A key initiative this year was the continuation of telehealth provided services to students. Telehealth delivery ensured access to all eligible students seeking mental health support during the 2020-2021 academic year. 90 percent of students indicated agree or strongly agree to this question. 94 percent of students responded that they agreed or strongly agreed that it was easy to get connected with telemental health.
When asked if telemental health was comparable to in-person, 64 percent of students agreed or strongly agreed. The frequencies show an interesting grouping of responses for whether students would prefer telemental health to in-person. 40 percent of students indicated that they would prefer in-person, 31 percent indicated that they were in the middle, and 29 percent of students agreed or strongly agreed that they prefer telehealth services.
The Counseling Center staff participated in a range of learning opportunities to enhance our commitment to our diversity equity and inclusion goals and mission. The Counseling Center partnered with OIED to bring in trainings on recognizing and interrupting Unconscious Bias and Microaggressions. Additionally, our staff participated in monthly focused conversations in affinity groups for BIPOC staff and accountability groups for white identified staff.

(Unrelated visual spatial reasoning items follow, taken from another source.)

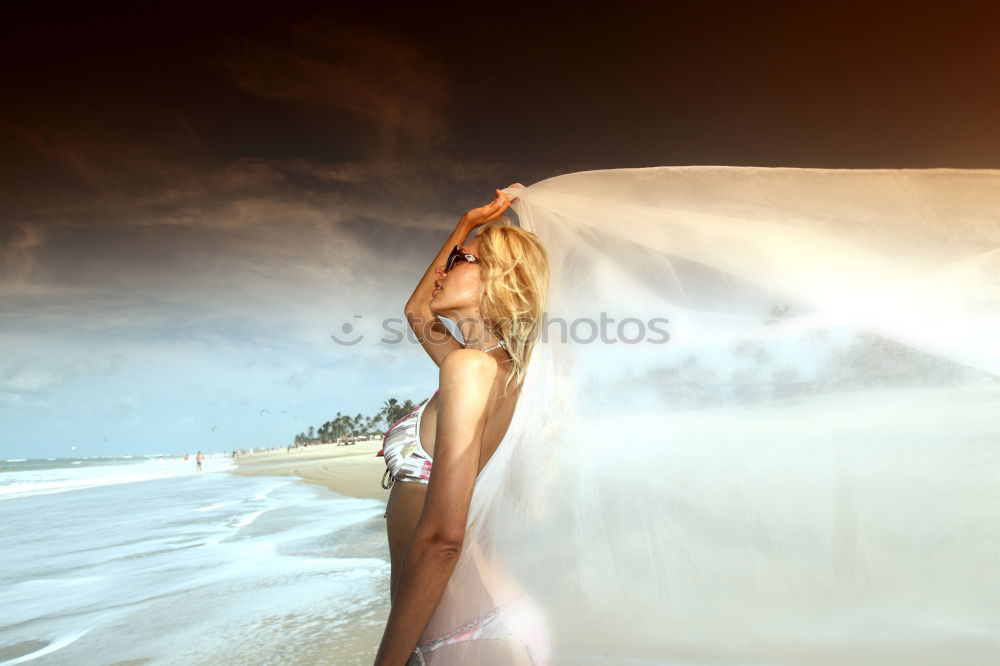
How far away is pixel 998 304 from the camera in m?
1.67

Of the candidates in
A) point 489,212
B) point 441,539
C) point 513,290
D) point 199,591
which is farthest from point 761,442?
point 199,591

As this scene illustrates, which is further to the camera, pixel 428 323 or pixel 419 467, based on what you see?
pixel 428 323

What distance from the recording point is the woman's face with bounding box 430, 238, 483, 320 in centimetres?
171

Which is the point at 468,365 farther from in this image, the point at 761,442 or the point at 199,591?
the point at 199,591

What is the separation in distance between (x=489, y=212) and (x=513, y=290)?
783 millimetres

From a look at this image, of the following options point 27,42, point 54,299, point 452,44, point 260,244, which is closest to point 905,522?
point 452,44

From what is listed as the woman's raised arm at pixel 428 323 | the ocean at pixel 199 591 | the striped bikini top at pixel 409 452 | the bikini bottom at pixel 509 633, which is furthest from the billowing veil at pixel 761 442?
the ocean at pixel 199 591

Our Community Engagement Committee worked diligently to maintain a sense of community with all staff as we worked to meet the needs of NC State Students during COVID. The Community Engagement Committee hosted a Fall and Winter retreat as well as several other opportunities to come together and engage socially. We celebrated our staff who were recognized as Pride of the Wolfpack recipients and additionally celebrated our front office team and temporary staff for their hard work and dedication.
The Counseling Center built upon our workshop offerings as a creative way to meet demand. We expanded to a total of 5 different workshop series that ran multiple times throughout each semester. In total, the Counseling Center offered 300 group workshop sessions providing 558 student contacts. Our group program was well utilized this year and provided beneficial therapeutic spaces as well as opportunities for students to feel connected to others. We offered 28 different groups each semester that connected 588 students with 3,724 contacts.

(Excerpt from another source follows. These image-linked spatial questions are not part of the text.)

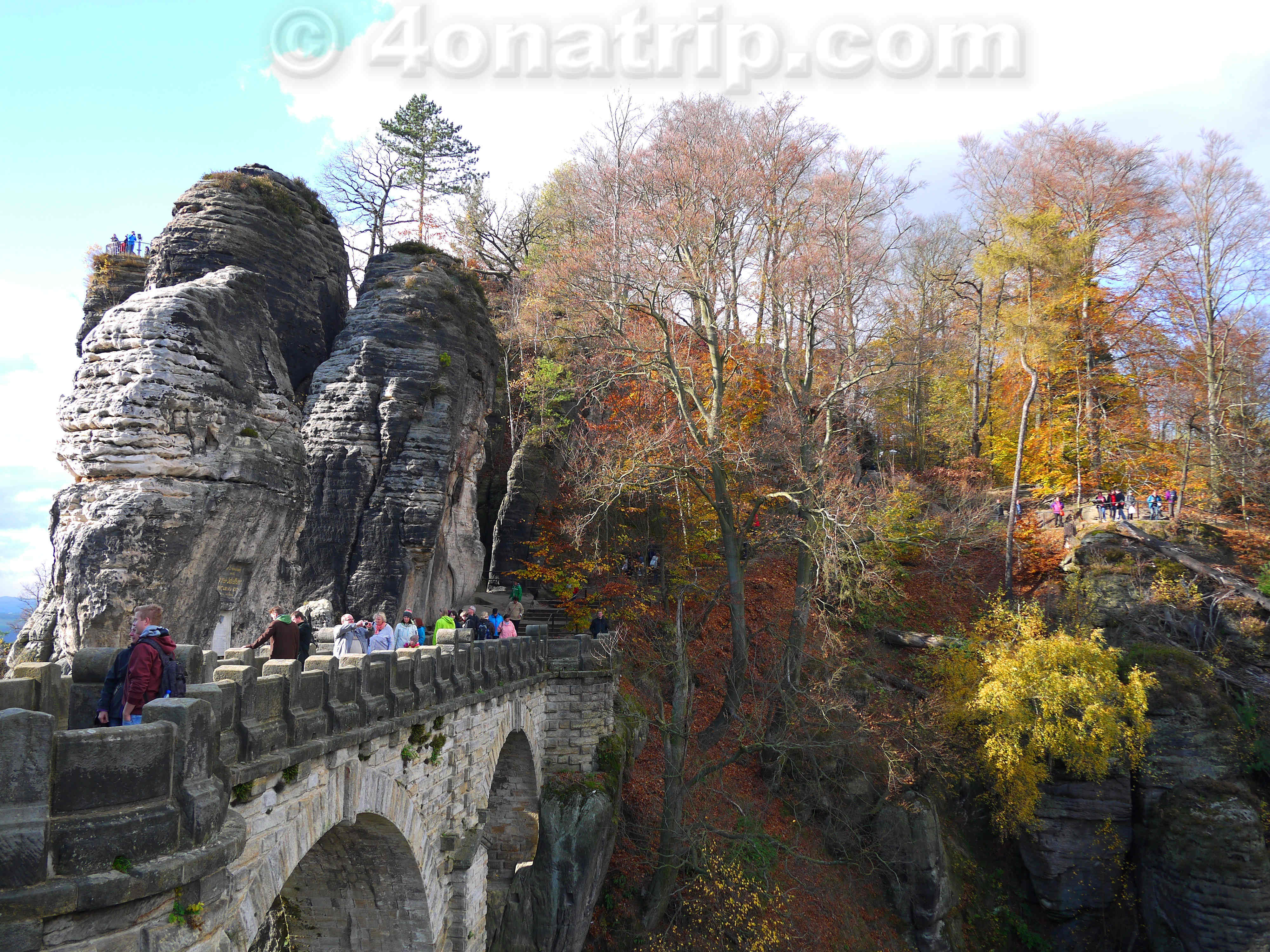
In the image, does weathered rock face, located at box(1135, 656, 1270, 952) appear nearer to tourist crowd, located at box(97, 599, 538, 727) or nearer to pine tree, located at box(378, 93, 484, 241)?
tourist crowd, located at box(97, 599, 538, 727)

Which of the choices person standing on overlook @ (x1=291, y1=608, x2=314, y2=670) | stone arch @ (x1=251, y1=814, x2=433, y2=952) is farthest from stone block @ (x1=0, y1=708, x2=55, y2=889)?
stone arch @ (x1=251, y1=814, x2=433, y2=952)

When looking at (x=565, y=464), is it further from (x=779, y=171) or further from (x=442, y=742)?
(x=442, y=742)

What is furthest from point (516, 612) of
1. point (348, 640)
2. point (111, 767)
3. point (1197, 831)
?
point (1197, 831)

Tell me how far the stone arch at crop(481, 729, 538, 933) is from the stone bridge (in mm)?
660

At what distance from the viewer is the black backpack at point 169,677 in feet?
13.5

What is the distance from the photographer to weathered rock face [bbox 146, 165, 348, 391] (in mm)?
13977

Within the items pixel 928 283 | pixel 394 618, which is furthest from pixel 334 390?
pixel 928 283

The Training Program at the Counseling Center expanded to provide quality services while minimizing expense, and to sustain the professions it represents. Our cohorts of clinicians involved with training include: 3 Doctoral Psychology Interns, 6 Post-Masters Fellows, 7 Psychiatry Residents and Fellows, as well as continued training at the Masters level with 6 Masters Interns and 3 Practicum Trainees. In total, trainees provided services to 1775 students through 6,518 individual and group appointments to students under supervision of Senior Staff. The Training Program provides valuable experience to graduate students from the Counselor Education Program and Social Work Department at NC State and from graduate programs around the country as well as psychiatry residents coming from UNC-Chapel Hill’s medical school.